#### [Testo fornito]
Vignette Umoristiche 2018-03-14T03:25:37+00:00

Vignette umoristiche

Cavandoli comincia a disegnare molto prima di iniziare la sua carriera nel mondo del cinema d’animazione. Già quando lavora all’Alfa Romeo e alla CEMSA di Saronno era solito disegnare caricature dei suoi colleghi, che poi nascondeva prontamente nel cassetto della scrivania non appena sentiva avvicinarsi il passo di qualche capo. Nell’archivio dello Studiocine Cavandoli sono conservati anche alcuni di questi primissimi lavori, assieme a studi e bozzetti in cui si può osservare come il tratto dell’artista, già sicuro e definito per natura, si affini gradualmente col tempo.

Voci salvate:
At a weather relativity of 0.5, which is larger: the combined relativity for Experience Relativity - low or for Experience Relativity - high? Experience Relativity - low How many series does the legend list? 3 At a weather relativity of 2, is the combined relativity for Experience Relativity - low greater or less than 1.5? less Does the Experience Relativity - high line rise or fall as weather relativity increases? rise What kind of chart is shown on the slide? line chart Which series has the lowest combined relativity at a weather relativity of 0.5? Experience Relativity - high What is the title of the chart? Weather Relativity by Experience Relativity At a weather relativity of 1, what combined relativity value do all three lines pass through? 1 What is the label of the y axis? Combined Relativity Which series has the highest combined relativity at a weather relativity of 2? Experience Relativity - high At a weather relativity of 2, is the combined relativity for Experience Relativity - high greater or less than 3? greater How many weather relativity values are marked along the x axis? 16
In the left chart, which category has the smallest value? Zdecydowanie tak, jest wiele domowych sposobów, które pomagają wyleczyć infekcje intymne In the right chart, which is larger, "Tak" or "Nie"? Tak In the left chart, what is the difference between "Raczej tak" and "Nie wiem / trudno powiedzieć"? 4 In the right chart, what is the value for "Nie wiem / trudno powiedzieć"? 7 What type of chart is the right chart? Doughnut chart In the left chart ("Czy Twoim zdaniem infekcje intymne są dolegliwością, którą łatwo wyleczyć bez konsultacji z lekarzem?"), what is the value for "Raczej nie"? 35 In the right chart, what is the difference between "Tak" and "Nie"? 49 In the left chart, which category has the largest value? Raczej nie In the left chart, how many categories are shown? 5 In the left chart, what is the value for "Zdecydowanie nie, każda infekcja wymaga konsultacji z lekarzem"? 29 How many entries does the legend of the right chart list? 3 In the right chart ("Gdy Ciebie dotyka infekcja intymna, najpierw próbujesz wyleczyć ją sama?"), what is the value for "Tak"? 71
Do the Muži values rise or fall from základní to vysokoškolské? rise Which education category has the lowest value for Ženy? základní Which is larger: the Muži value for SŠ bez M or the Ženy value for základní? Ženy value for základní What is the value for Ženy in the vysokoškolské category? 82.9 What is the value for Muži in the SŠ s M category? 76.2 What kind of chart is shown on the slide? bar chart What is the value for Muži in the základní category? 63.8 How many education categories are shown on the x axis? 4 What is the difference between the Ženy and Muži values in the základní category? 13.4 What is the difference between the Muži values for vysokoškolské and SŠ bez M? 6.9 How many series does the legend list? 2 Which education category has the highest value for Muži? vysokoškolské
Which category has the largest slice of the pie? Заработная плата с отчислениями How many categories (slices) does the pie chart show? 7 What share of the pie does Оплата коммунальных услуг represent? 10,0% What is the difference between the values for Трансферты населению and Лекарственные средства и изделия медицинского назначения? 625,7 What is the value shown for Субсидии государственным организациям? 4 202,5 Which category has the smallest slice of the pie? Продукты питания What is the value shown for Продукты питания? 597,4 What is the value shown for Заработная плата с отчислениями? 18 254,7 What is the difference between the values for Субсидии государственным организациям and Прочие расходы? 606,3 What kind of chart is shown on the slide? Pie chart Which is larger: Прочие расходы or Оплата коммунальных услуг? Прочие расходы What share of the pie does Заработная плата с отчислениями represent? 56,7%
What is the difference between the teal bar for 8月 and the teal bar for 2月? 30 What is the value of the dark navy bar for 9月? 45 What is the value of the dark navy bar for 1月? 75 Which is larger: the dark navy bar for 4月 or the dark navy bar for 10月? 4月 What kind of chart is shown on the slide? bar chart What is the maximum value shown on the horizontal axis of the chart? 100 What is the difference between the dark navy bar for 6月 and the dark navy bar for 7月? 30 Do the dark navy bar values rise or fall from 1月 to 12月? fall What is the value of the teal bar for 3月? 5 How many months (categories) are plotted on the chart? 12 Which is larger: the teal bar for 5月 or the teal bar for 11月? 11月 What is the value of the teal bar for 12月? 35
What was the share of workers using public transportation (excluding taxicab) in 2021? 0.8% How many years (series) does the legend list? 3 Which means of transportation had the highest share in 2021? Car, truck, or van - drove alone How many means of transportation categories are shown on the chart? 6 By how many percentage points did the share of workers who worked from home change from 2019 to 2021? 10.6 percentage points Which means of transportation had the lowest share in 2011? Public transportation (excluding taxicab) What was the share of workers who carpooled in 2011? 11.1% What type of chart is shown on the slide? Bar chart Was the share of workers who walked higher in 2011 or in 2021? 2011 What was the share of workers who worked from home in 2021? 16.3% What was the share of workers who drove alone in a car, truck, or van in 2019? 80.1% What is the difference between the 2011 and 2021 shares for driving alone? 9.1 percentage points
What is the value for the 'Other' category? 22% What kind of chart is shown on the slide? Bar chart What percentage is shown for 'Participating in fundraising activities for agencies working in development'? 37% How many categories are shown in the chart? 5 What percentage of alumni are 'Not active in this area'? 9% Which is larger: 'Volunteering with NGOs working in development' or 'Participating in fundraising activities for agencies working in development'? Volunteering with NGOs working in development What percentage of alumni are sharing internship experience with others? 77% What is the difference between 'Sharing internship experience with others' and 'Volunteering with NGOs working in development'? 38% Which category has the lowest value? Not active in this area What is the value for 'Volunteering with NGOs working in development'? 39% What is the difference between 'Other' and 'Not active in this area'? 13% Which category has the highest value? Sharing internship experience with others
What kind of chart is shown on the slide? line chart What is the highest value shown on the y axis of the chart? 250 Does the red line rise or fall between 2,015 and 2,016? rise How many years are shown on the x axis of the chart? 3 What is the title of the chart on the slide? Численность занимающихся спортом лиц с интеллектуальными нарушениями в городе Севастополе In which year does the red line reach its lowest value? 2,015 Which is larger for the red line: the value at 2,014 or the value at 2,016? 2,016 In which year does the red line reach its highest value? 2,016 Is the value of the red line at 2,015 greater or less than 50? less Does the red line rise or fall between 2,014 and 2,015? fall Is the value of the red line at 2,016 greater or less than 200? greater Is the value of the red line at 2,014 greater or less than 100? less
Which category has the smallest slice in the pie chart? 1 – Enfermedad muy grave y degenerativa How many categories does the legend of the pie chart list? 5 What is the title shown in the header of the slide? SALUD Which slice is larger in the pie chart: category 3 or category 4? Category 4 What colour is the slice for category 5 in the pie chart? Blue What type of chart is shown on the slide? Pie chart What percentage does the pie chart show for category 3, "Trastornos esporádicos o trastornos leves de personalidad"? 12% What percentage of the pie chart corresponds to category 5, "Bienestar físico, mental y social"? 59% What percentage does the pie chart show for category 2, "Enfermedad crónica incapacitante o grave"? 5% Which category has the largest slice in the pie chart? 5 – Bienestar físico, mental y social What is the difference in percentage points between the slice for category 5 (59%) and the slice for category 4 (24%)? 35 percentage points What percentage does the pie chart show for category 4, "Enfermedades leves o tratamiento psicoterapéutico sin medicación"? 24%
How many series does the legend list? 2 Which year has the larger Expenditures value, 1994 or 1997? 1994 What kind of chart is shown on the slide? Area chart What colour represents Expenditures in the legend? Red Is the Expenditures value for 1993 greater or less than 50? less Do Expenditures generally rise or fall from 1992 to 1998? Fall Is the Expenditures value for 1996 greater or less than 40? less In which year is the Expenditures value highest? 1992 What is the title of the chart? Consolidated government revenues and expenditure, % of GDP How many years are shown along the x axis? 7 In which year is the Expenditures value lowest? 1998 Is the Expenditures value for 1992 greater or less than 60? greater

#### [Cosa si chiede]
Per favore, stampa dal testo fornito il passo che si apre con le parole contenenti "Vignette Umoristiche 2018-03-14T03:25:37+00:00" e si chiude con "gradualmente col tempo.". Basati soltanto sul testo fornito.

#### [Risposta al problema]
Vignette Umoristiche 2018-03-14T03:25:37+00:00

Vignette umoristiche

Cavandoli comincia a disegnare molto prima di iniziare la sua carriera nel mondo del cinema d’animazione. Già quando lavora all’Alfa Romeo e alla CEMSA di Saronno era solito disegnare caricature dei suoi colleghi, che poi nascondeva prontamente nel cassetto della scrivania non appena sentiva avvicinarsi il passo di qualche capo. Nell’archivio dello Studiocine Cavandoli sono conservati anche alcuni di questi primissimi lavori, assieme a studi e bozzetti in cui si può osservare come il tratto dell’artista, già sicuro e definito per natura, si affini gradualmente col tempo.